In A Colder War Britain’s secret intelligence operations in the Middle East are severely curtailed; botched schemes and the deaths of double agents suggests to the spymasters that a mole is a work. When SIS’s most adroit spy Wallinger, and head of station at Ankara, is killed in a plane crash the chief Amelia Levene turns to sidelined spook Tom Kell to investigate. He is the only one that knows the personal background of Amelia’s affair with the deceased spy and has been left in the cold since witnessing a covert US rendition.
The book has a knowing sense of humour which leavens the tragic ethical dilemmas that occur as the story unfolds, allying the author with the Deighton and Allbeury school of spy novelists. As the associates of the deceased agent gather at his funeral Thomas Kell explores the personal and professional ties of Wallinger. Was the deceased spy compromised through his love affairs, as is likely because he was with a lover at an island hideaway when he died. Reporting from Turkey and Eastern Europe Kell delves in a labyrinth of deceit and misdirection: “everything was now a clue, a tell, a signal – or a blind alley”. And clues, tells, and blind alleys are laid down by those that are allies and foes. These factors are the air of espionage fiction in some stratagem of misdirection.

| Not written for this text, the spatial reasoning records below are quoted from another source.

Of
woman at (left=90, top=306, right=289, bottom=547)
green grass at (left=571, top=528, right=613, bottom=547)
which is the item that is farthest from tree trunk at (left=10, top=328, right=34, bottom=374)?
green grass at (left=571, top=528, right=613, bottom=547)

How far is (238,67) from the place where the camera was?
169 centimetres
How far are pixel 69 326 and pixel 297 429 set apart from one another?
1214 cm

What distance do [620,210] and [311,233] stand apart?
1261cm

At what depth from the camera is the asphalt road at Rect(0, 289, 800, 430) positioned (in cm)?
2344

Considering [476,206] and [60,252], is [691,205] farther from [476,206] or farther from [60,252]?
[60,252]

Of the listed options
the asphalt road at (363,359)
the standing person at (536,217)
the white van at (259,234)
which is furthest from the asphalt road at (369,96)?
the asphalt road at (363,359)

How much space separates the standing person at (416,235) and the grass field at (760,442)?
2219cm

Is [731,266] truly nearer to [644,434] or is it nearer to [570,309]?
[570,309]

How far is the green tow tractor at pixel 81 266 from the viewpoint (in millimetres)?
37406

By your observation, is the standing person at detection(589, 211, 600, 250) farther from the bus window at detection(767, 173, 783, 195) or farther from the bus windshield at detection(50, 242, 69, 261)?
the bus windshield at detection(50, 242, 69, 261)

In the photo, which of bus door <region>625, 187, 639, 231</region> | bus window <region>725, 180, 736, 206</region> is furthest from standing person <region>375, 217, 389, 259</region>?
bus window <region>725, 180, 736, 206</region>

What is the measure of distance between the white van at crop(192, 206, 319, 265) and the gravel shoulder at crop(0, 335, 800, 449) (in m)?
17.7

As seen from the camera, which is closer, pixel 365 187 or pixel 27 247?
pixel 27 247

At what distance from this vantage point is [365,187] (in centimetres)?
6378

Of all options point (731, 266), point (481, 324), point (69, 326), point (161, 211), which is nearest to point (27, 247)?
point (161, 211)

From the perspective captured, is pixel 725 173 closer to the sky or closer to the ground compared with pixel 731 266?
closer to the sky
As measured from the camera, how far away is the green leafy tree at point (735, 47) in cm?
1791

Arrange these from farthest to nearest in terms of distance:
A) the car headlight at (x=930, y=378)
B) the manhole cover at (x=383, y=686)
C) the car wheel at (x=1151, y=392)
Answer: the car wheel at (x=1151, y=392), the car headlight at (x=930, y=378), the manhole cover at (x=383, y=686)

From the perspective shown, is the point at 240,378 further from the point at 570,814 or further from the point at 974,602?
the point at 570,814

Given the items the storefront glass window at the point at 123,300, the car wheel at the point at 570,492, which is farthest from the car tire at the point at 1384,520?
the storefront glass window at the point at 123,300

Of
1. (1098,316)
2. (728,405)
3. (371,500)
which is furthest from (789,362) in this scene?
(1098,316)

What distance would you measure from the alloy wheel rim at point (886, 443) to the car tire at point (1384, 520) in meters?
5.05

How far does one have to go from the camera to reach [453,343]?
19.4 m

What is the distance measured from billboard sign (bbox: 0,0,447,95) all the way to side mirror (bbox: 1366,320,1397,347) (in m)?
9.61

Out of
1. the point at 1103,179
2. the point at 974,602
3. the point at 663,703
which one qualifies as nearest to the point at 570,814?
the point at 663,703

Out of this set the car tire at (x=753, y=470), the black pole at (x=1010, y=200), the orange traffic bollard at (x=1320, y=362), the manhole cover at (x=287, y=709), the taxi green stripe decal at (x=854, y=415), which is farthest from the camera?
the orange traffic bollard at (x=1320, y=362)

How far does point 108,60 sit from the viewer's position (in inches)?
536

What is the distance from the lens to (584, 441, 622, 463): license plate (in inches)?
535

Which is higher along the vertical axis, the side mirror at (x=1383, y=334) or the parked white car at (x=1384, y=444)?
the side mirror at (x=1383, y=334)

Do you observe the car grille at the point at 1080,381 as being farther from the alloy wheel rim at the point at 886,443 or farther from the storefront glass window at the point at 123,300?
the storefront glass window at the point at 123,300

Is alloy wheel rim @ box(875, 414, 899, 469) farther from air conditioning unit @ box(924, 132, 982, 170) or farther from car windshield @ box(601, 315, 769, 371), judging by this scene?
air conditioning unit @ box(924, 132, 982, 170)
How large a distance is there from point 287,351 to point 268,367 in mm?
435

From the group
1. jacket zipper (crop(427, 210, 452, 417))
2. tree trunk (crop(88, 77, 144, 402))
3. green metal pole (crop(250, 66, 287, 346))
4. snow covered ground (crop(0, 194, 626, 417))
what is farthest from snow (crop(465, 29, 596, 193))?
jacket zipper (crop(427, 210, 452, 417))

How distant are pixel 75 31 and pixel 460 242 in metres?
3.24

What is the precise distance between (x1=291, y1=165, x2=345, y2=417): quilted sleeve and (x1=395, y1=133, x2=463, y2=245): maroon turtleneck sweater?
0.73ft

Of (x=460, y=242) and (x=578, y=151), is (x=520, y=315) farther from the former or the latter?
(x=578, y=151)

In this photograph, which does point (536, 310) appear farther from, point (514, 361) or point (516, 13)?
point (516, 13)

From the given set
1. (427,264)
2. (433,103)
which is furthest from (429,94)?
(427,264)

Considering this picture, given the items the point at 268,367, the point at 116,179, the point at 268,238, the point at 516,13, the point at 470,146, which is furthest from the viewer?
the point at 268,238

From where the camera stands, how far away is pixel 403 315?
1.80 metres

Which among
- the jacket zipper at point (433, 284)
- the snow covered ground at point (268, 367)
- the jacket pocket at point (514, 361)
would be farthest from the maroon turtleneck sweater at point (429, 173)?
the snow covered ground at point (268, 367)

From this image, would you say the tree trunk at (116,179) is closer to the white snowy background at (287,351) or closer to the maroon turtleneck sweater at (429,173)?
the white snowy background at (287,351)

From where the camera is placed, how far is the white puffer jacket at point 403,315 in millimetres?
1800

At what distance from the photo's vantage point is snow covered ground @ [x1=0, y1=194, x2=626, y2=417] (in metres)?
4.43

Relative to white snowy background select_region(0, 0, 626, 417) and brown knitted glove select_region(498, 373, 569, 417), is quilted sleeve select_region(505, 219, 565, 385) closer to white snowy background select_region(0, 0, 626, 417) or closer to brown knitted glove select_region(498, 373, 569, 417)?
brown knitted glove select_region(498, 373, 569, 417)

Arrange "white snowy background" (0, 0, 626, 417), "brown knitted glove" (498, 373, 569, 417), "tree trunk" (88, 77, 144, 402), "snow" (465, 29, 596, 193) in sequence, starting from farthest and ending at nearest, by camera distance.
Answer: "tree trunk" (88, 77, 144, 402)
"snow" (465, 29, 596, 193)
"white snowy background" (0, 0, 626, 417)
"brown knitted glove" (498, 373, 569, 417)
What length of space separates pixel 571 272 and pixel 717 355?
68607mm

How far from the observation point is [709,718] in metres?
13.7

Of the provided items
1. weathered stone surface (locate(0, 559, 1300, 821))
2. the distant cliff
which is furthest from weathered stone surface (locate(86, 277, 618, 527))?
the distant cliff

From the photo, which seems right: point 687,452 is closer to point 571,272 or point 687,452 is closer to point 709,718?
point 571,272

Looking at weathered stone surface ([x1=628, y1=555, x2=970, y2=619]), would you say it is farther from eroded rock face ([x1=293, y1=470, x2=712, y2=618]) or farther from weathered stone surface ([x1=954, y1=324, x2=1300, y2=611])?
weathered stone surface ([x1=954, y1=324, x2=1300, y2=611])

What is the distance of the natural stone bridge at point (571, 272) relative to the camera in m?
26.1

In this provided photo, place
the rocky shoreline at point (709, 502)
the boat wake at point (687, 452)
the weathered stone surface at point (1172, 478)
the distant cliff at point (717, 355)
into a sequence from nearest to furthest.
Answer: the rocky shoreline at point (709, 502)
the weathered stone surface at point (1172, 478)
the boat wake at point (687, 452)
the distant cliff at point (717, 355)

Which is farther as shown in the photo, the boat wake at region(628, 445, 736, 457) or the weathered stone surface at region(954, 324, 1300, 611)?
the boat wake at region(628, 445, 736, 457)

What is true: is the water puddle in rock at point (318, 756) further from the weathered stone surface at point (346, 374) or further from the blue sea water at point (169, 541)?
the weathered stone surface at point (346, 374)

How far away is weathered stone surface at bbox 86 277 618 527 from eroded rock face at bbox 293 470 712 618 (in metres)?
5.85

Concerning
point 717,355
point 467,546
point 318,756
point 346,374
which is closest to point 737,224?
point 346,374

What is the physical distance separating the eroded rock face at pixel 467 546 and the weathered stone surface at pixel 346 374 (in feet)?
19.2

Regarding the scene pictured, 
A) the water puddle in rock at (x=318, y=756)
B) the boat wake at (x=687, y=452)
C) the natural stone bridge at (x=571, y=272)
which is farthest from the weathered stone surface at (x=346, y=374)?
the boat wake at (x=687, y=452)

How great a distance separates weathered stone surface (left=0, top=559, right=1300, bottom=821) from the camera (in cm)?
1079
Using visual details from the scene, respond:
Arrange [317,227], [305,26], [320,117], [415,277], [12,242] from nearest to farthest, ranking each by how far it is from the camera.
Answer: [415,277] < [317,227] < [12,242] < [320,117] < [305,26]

But it is this clever game-play combined with subtle subterfuge and mask wearing with colleagues that makes the novel a riveting read. Aficionados of the modern spy novel will recognize the mentions of Philby and Angleton – purveyors of that so descriptive phrase – “the wilderness of mirrors”. Yet while the narrative drive to unmask the mole depends on clever tradecraft it is the human dimension of betrayal that carries the impact. As each side tries to outwit the other it’s those elements of pathos and tragedy that gives it edge – much as in the best of Deighton and Allbeury.
A Colder War (2014) is Charles Cumming’s second Kell novel and his seventh in all.